Brief: Every line of the records below should be restated exactly.

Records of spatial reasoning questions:

----

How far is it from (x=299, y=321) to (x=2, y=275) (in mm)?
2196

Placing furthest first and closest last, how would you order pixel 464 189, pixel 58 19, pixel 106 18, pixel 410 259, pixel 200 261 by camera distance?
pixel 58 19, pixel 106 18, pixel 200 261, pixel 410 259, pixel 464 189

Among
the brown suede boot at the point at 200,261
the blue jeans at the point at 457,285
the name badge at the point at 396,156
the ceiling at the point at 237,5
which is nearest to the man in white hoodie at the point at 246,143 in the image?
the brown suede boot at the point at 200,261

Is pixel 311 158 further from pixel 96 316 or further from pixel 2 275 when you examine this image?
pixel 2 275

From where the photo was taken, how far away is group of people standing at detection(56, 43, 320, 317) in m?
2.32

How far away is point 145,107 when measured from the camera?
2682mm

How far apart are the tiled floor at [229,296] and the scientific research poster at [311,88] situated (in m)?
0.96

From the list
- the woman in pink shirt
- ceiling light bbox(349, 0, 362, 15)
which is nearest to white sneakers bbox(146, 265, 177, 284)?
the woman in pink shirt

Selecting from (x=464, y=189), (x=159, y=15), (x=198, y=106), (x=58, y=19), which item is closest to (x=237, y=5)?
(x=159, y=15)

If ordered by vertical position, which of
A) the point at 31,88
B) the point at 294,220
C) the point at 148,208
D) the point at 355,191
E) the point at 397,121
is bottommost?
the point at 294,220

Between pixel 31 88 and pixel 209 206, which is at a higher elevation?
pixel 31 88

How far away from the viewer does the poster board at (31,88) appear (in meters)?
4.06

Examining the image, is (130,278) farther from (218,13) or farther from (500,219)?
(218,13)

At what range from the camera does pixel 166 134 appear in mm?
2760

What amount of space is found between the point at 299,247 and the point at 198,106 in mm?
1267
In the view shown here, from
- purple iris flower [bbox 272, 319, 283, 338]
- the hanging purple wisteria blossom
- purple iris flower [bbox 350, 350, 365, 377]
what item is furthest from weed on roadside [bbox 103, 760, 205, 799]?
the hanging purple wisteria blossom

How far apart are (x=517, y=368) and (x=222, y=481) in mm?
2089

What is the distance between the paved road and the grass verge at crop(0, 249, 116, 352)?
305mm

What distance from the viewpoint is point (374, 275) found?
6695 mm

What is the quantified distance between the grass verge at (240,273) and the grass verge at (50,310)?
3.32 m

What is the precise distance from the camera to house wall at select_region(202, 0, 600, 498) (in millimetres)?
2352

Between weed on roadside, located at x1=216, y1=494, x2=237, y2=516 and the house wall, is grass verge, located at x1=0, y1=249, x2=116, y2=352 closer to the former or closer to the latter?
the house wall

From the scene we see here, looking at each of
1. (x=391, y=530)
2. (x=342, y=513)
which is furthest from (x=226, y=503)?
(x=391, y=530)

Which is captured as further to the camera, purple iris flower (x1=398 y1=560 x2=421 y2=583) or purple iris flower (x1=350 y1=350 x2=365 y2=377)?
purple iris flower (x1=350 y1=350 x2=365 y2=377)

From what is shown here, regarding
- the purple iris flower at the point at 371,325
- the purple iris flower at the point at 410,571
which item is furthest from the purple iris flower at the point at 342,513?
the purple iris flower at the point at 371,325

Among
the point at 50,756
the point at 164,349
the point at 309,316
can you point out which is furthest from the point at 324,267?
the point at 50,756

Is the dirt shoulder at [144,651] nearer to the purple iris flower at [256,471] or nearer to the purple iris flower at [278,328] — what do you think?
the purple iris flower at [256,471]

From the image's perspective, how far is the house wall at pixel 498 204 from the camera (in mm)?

----

Task output:
How far is it from (x=299, y=321) to (x=2, y=275) (in mm)?
2196

Placing furthest first and closest last, how would you order pixel 464 189, pixel 58 19, pixel 106 18, pixel 410 259, pixel 200 261 by camera distance?
pixel 58 19, pixel 106 18, pixel 200 261, pixel 410 259, pixel 464 189

Among
the brown suede boot at the point at 200,261
the blue jeans at the point at 457,285
the name badge at the point at 396,156
the ceiling at the point at 237,5
which is nearest to the man in white hoodie at the point at 246,143 in the image?
the brown suede boot at the point at 200,261

Is pixel 311 158 further from pixel 96 316 or further from pixel 2 275 when you examine this image?
pixel 2 275

From where the photo was taken, how far away is group of people standing at detection(56, 43, 320, 317) in m?
2.32

How far away is point 145,107 when measured from the camera?
2682mm

How far apart are the tiled floor at [229,296] and the scientific research poster at [311,88] situated (in m)?
0.96

From the list
- the woman in pink shirt
- ceiling light bbox(349, 0, 362, 15)
which is nearest to white sneakers bbox(146, 265, 177, 284)?
the woman in pink shirt

Selecting from (x=464, y=189), (x=159, y=15), (x=198, y=106), (x=58, y=19), which item is closest to (x=237, y=5)?
(x=159, y=15)

If ordered by vertical position, which of
A) the point at 31,88
B) the point at 294,220
C) the point at 148,208
D) the point at 355,191
E) the point at 397,121
is bottommost?
the point at 294,220

Between pixel 31 88 and pixel 209 206, which is at a higher elevation?
pixel 31 88

How far away from the viewer does the poster board at (31,88) appear (in meters)?
4.06

Examining the image, is (130,278) farther from (218,13) or farther from (500,219)?
(218,13)

At what range from the camera does pixel 166 134 appear in mm?
2760

What amount of space is found between the point at 299,247 and the point at 198,106 in mm?
1267
In the view shown here, from
- purple iris flower [bbox 272, 319, 283, 338]
- the hanging purple wisteria blossom
- purple iris flower [bbox 350, 350, 365, 377]
what item is furthest from weed on roadside [bbox 103, 760, 205, 799]?
the hanging purple wisteria blossom

How far apart are (x=517, y=368) and (x=222, y=481) in mm?
2089

What is the distance between the paved road and the grass verge at crop(0, 249, 116, 352)?
305mm

What distance from the viewpoint is point (374, 275) found?
6695 mm

What is the quantified distance between the grass verge at (240,273) and the grass verge at (50,310)?
3.32 m

What is the precise distance from the camera to house wall at select_region(202, 0, 600, 498) (in millimetres)?
2352

Between weed on roadside, located at x1=216, y1=494, x2=237, y2=516 and the house wall, is grass verge, located at x1=0, y1=249, x2=116, y2=352 closer to the former or closer to the latter?
the house wall

From the scene we see here, looking at each of
1. (x=391, y=530)
2. (x=342, y=513)
which is furthest from (x=226, y=503)?
(x=391, y=530)

Which is captured as further to the camera, purple iris flower (x1=398 y1=560 x2=421 y2=583) or purple iris flower (x1=350 y1=350 x2=365 y2=377)?
purple iris flower (x1=350 y1=350 x2=365 y2=377)

From what is shown here, regarding
- the purple iris flower at the point at 371,325
- the purple iris flower at the point at 410,571
which item is furthest from the purple iris flower at the point at 342,513?
the purple iris flower at the point at 371,325

Among
the point at 50,756
the point at 164,349
the point at 309,316
can you point out which is furthest from the point at 324,267?
the point at 50,756

Is the dirt shoulder at [144,651] nearer to the purple iris flower at [256,471] or nearer to the purple iris flower at [278,328] — what do you think?
the purple iris flower at [256,471]

From the image's perspective, how far is the house wall at pixel 498 204 from the camera (in mm)?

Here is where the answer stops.